* TASKS FOR THIS EXERCISE:
a - According to the pull request thread, which commit must be reverted to make the test fail?
b - Please retype part of the pull request thread, starting at the words "If the db handler" and stopping after "transaction (per https://www.sqlite.org/c3ref/close.html)".

* TEXT BLOCK:
┄┄┄┄┄┄┄┄┄┄┄┄┄┄┄┄┄┄┄┄
If the db handler that initiated the database transaction is destroyed,
the ongoing transaction cannot be left dangling when the db txn fails
to abort. It must be forcefully reverted; otherwise, any subsequent
db handler executing a write operation will dump the dangling,
to-be-reverted transaction data to disk.

This not only breaks the isolation property but also results in the
improper storage of incomplete information on disk, impacting
the wallet consistency.

This PR fixes the issue by resetting the db connection, automatically
rolling back the transaction (per https://www.sqlite.org/c3ref/close.html)
when the handler object is being destroyed and the txn abortion failed.

Testing Notes
Can verify the failure by reverting the fix e5217fe and running the test.
It will fail without e5217fe and pass with it.

DrahtBot · 2024-01-16T00:41:43Z

The following sections might be updated with supplementary metadata relevant to reviewers and maintainers.

Code Coverage

For detailed information about the code coverage, see the test coverage report.

Reviews

See the guideline for information on the review process.

Type	Reviewers
ACK	ryanofsky, achow101

If your review is incorrectly listed, please react with 👎 to this comment and the bot will ignore it on the next update.

Conflicts

Reviewers, this pull request conflicts with the following ones:

#29112 (sqlite: Disallow writing from multiple SQLiteBatchs by achow101)

If you consider this pull request important, please also help to review the conflicting pull requests. Ideally, start with the one that should be merged first.

src/wallet/sqlite.cpp

ryanofsky · 2024-01-23T15:09:48Z

I'm trying to understand this, but confused about why executing "ROLLBACK TRANSACTION" would be expected to fail in sqlite. It seems like the fix in e5217fe is handling failure to roll back by trying to close and reopen the database. But I don't understand why rolling back a transaction would fail to begin with, unless there was some serious error like disk corruption. Probably to make the this fix clearer and safer it would be good to check the specific error code from the failed rollback instead of just checking res == SQLITE_OK. But I'm generally just confused.

furszy

I'm trying to understand this, but confused about why executing "ROLLBACK TRANSACTION" would be expected to fail in sqlite. It seems like the fix in e5217fe is handling failure to roll back by trying to close and reopen the database. But I don't understand why rolling back a transaction would fail to begin with, unless there was some serious error like disk corruption. Probably to make the this fix clearer and safer it would be good to check the specific error code from the failed rollback instead of just checking res == SQLITE_OK. But I'm generally just confused.
┄┄┄┄┄┄┄┄┄┄┄┄┄┄┄┄┄┄┄┄
* INFORMATION SUPPLIED:
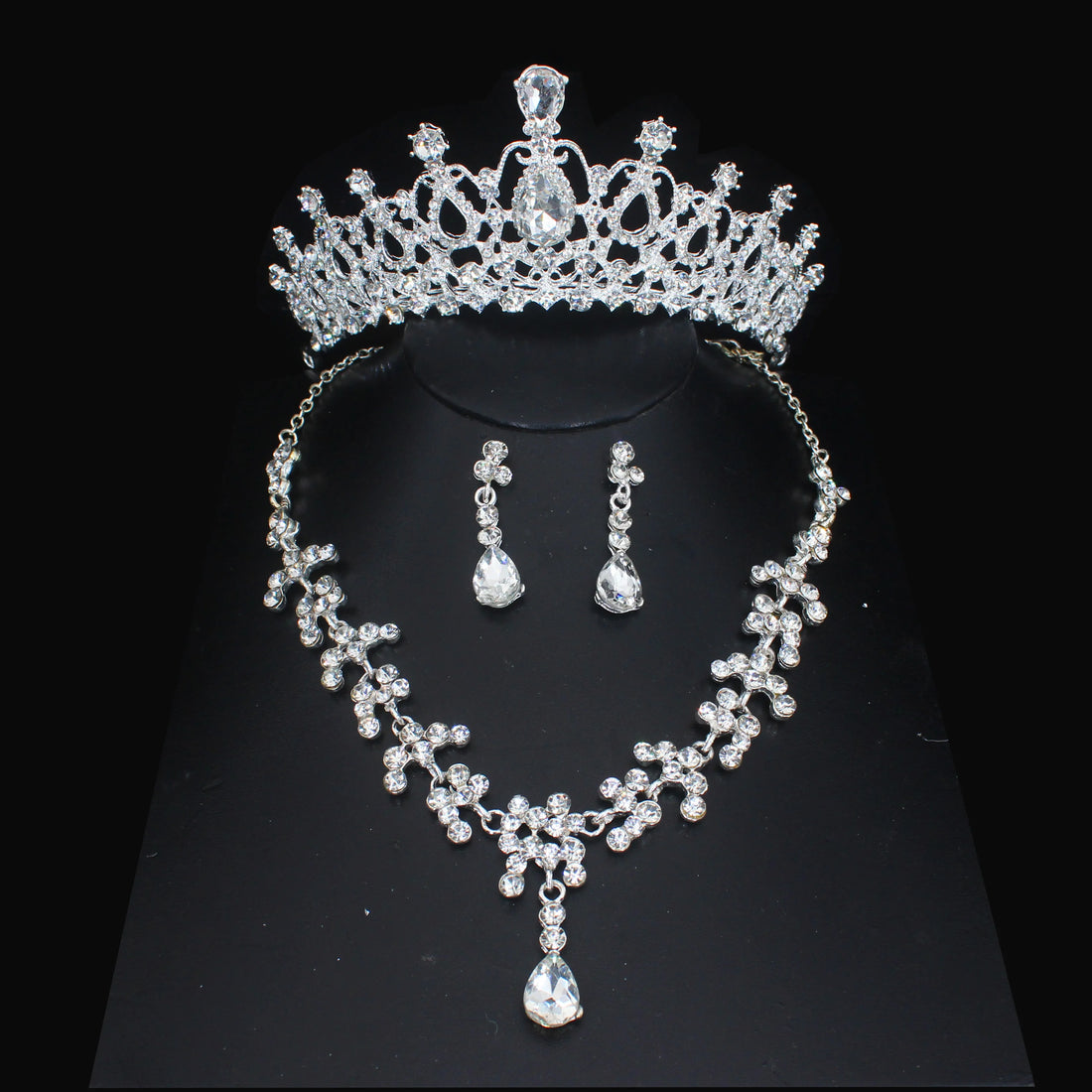 Purple gemstone tiara, necklace, and earrings set on a black background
┄┄┄┄┄┄┄┄┄┄┄┄┄┄┄┄┄┄┄┄
* PER-TASK ANSWERS:
a - e5217fe

b -
If the db handler that initiated the database transaction is destroyed,
the ongoing transaction cannot be left dangling when the db txn fails
to abort. It must be forcefully reverted; otherwise, any subsequent
db handler executing a write operation will dump the dangling,
to-be-reverted transaction data to disk.

This not only breaks the isolation property but also results in the
improper storage of incomplete information on disk, impacting
the wallet consistency.

This PR fixes the issue by resetting the db connection, automatically
rolling back the transaction (per https://www.sqlite.org/c3ref/close.html)